Collector's artifacts returning to Panama

newsnviews2.jpg(oregonlive.com) Artifacts believed to have been smuggled out of Panama by an Oregon man who fancied himself an Indiana Jones type were returned Tuesday to representatives of the Central American country.
 

The items, uncovered recently in the Klamath Falls area, include more than 100 pieces of pottery and some gold items dating to the pre-Columbian period between 1100 and 1500 A.D.


They were returned to the Panamanian government during a ceremony at the FBI headquarters in Washington, D.C.
 

The Panamanians were thrilled to have the artifacts back but were concerned that they were illegally dug up and taken out of the country in the first place, said Bonnie Magness-Gardiner, manager of the FBI's art-theft program.
 

According to a search warrant affidavit, the artifacts were illegally dug up by John Shaw while he was teaching at a U.S. military base in Panama in the 1980s.
 

Shaw, who died at 60 from a heart attack in 2004, "frequently boasted of being an 'Indian Jones' type of treasure hunter," the affidavit said.
 

It's not clear exactly where he dug up the pieces, but in one photo mentioned in the affidavit, Shaw stands in an open grave holding a golden tree frog. Another shows Shaw, his wife, Panama native Fatima Shaw, and their son in a boat "so laden with items that the top of the sides of the boat were nearly at the water line."

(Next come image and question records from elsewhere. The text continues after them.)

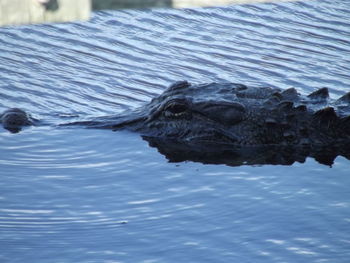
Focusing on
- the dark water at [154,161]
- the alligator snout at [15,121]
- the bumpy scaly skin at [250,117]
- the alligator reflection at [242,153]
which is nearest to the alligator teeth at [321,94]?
the bumpy scaly skin at [250,117]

The affidavit said the couple smuggled the artifacts out of the country in the late 1980s after the U.S. bombed that country. Attempts to reach Fatima Shaw Tuesday were unsuccessful.
 

The couple ended up in Klamath Falls, where they owned the Pelican Pawn Shop, the affidavit said.
 

Though the couple held on to more than 100 items, they sold others at markets and on the Internet, the FBI said.
 

The artifacts included decorated pottery -- mostly cooking and serving pots -- along with gold pieces and figurines. Though a few items had been broken, most were in good shape, Magness-Gardiner said.
 

The FBI received a tip about the artifacts from an ex-boyfriend of the widow. The man ended up storing most of the items in a trailer at his Klamath Falls-area business as collateral for a loan he made to Fatima Shaw, now 46.
 

The remaining collection was valued at more than $5,000 by Jeffrey Quilter, a specialist at Harvard, according to the affidavit.
 

"This is not an Indiana Jones story," said Magness-Gardiner. The theft strips Panamanians of their cultural heritage, she said.
 

Abey Saied, deputy chief of mission at the Embassy of Panama, who received the items during Tuesday's ceremony, said in an e-mail that the artifacts' "national, historical and cultural significance is invaluable."
 

The 1972 Panama constitution and a 1982 law make owning Panamanian antiquities illegal.
 

The FBI said Shaw willingly handed over the items, and no charges are expected.
 

Although Panama now has many of the artifacts back, a piece of its history has been lost forever.
 

"Once you remove these things from their context it's impossible to reconstruct the history that deposited them there in the first place," Magness-Gardiner said.
 

"Once they're removed there's no knowledge of where they came from or what they were doing there or how they got there or what their meaning was in the cultural sequence of Panama."